======== Excerpt ========
Annapolis Hotel Search

Ocean City - Calendar Icon

Ocean City

Featured Annapolis Business
O'Callaghan Hotel - Annapolis
Fado Annapolis Summer Cocktails
A Walker's Guide to Annapolis Sights & History

By Jean B. Russo
Maryland.com



Annapolis National Historic Marker
City Dock is the heart of the historic district and of the colonial seaport that has been the capital of Maryland since 1695. From here you can see across the Severn River to Greenbury Point, site of the first English settlement in Anne Arundel County; across the Chesapeake Bay to Kent Island, the first English settlement in Maryland; and across Spa Creek to the “Maritime Republic of Eastport,” an area annexed to Annapolis in 1951. The dock area and adjoining Market Space can be the starting point for several walking tours of Annapolis. This guide will offer routes through three different areas of town: the Spa Creek side of the city, the central core leading from Market Space up the State House and beyond, and the Severn River side of town. These can be done individually or combined into one or two tours.

During the colonial period, the Bay with its many navigable tributaries made the whole tidewater region accessible to ships from Great Britain. Because most planters used their own wharfs to export tobacco and to import European goods, there was no need for a large seaport like Boston, Philadelphia, or Charleston. Annapolis' importance and growth depended on its role as seat of Maryland's government.

Before the Revolution, there were fewer than 1,500 people in Annapolis, yet it was the center of wealth, culture, and crafts until the 1770s, when it was surpassed by Baltimore. Despite the city's small size, visitors were impressed with its genteel society and the speed with which Annapolitans adopted the latest English fashions.

Today the dock is known as "ego alley," the place where boat owners show off as they pass in review before Annapolitans and visitors. But this harbor is also a working port, as it has been since the seventeenth century. Crab boats use it in the summer and oystermen during the winter months. If you walk along the north side of city dock to Susan Campbell Park, you’ll find a National Park Service-sponsored Gateways Program exhibit that highlights the relationship of the city to the Bay since its initial settlement.
========
According to the Annapolis walking guide, since what year has Annapolis been the capital of Maryland?
======== Material provided ========
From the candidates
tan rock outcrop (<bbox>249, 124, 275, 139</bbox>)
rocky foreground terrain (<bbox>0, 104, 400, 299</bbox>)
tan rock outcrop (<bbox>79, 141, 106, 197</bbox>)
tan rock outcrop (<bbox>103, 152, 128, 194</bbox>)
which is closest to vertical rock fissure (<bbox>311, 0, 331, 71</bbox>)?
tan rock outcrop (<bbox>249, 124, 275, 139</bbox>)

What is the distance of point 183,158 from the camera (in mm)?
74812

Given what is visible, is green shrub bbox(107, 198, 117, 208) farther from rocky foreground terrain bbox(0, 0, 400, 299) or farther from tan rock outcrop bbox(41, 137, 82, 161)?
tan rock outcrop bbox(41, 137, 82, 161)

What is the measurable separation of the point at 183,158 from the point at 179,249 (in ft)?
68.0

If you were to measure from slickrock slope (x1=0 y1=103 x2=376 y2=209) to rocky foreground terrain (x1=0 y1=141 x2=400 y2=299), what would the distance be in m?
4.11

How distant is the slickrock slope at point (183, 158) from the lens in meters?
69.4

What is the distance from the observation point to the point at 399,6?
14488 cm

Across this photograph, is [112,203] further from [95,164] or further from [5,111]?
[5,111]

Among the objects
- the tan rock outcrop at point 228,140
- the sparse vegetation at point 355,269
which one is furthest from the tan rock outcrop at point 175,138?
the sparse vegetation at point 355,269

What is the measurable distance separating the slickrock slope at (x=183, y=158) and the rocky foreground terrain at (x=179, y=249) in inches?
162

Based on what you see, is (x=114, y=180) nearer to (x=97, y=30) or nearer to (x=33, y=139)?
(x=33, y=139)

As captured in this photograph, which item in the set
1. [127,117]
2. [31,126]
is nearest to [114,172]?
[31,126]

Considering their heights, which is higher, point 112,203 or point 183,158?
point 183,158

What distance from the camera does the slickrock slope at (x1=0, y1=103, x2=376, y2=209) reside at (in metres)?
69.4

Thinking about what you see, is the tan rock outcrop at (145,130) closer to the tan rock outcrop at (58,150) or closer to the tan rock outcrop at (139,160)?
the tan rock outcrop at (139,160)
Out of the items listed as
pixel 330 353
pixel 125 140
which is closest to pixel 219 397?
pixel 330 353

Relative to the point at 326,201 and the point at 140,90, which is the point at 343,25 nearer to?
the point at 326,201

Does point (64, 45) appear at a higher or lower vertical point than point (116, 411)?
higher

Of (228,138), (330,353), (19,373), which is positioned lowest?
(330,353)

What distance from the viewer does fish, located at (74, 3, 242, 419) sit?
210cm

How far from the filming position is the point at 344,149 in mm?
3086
========
> [Reply]
Since 1695.